A: This is a complicated issue. Not only are you wondering about drinking habits within your family, but you are also living in a different culture, which I imagine plays a role in your drinking life.
This is also complicated because there are a million opinions when it comes to imbibing, parenting and children, and most of these opinions come from our complex historical and cultural past.
You are asking two things: one, when you should keep the drinking under wraps, and two, how to make sure your children have a healthy relationship with alcohol. And those are both big questions. There is no reason to think that ceasing or hiding your drinking will lead to a healthy relationship between alcohol and your children. The reason that people drink is multilayered, and children who abuse alcohol as adults do so for primarily emotional reasons, not simply because alcohol was part of their family.

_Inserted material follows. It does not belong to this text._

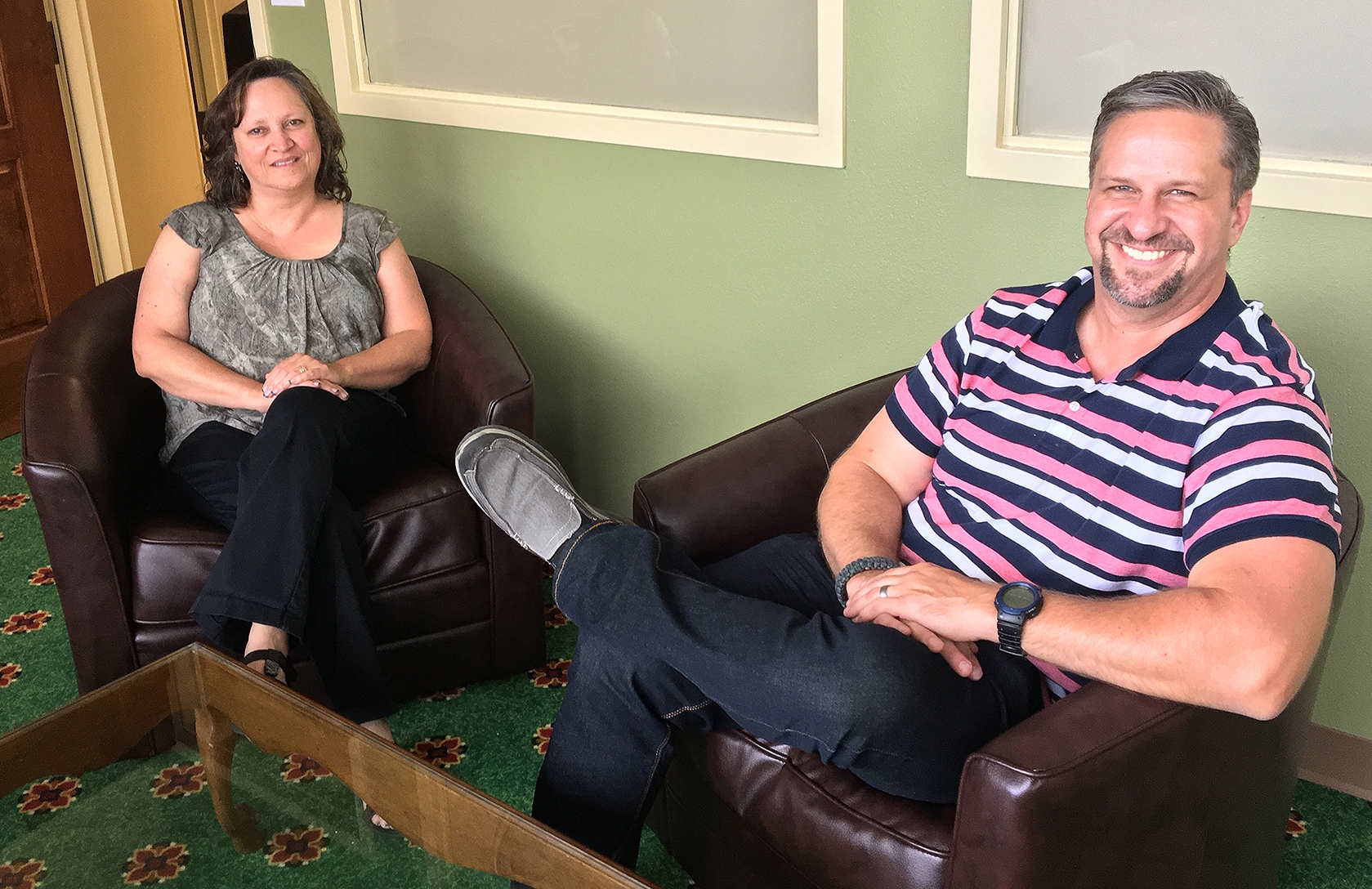 Regis University’s Andi Houdek, left, and Josh Kreimeyer sit in a counseling room at the Mt. Carmel Center for Excellence; Regis and Mt. Carmel have partnered together to provide counseling to veterans. (Photo by Regis University)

Alcohol is a depressant. It loosens our concerns about what people think, our executive-functioning skills and more. Hence that “I feel so much more relaxed during dinner” feeling.
If your childhood was scary at times because your parents were alcoholics, you may decide not to imbibe at all, or you may be more prone to abuse alcohol to escape the pain of your big emotions. Conversely, you may have grown up in a dry home and still end up abusing alcohol and drugs, because addiction and abuse are complicated and don’t just happen to people from broken homes. This is all to say that you cannot control your children’s relationship with alcohol; the only thing that you can control is your relationship with alcohol.
Drinking alcohol in the evening can quickly become the go-to way to relax for many young parents. The demands of raising young children, whether you are home all day with them or return to them after a long day at work, can chip away at the soul. Four-year-olds and 1½ -year-olds can be extraordinarily difficult, so it is no surprise that a glass of red wine or a beer feels good at the end of the day. The drink takes the edge off. Or maybe it feels as if you have earned it. Or maybe you just genuinely enjoy the taste. In any case, many parents are surprised when one glass turns into two, two into three, and then, wow, you are feeling mighty lovely for bath and book time. And then in no time, you are downing copious amounts of wine or beer every night (because your body will build a tolerance to the effects of alcohol, requiring more to have an impact).
In some cultures, drinking every night is normal. In some families, this is normal. I am not here to judge your drinking or decide what is normal. I am only here to report that alcohol abuse is real in parents of young children (it always has been) and that it can affect your ability to be present to your children. If you can have a glass of wine and feel relaxed, happy, and emotionally and physically available to your children, proceed with your life.
But if you are beginning to feel some worry creeping in, or if you are feeling cloudy in the morning, then strongly look at that. And don’t think for a minute that drinking in your basement after everyone has gone to bed is healthy or is saving your children. Drinking alone or in private is often the big red flag that you’re doing something you’re ashamed of. I am not impressed by parents who regularly and purposely wait to drink after their children are in bed and assume that this is better parenting. The parents who have a healthy balance of fun and responsibility are the best role models to their children.
You can go down a rabbit hole of research about children and alcohol abuse, but for now, I would strongly encourage you to have an honest conversation with your spouse. Maybe drinking every night is beginning to have an impact on your family (the children are noticing and that is causing you to worry), and you want to take a look at that. Maybe you and your spouse need more date nights to truly kick back and relax, which is what you are searching for when you pour a drink in the evening. Maybe you both decide that you are fine and agree to keep the conversation going. Whatever you choose, be as honest with yourself as you can. Your children’s relationship with alcohol depends on many factors, and one of them is that you have an honest and healthy relationship with alcohol yourself.
And remember: The deepest and most primary need of every child is that their main attachment attends to them with warmth and boundaries. If alcohol is in any way disrupting that connection, it is time for some introspection. Good luck.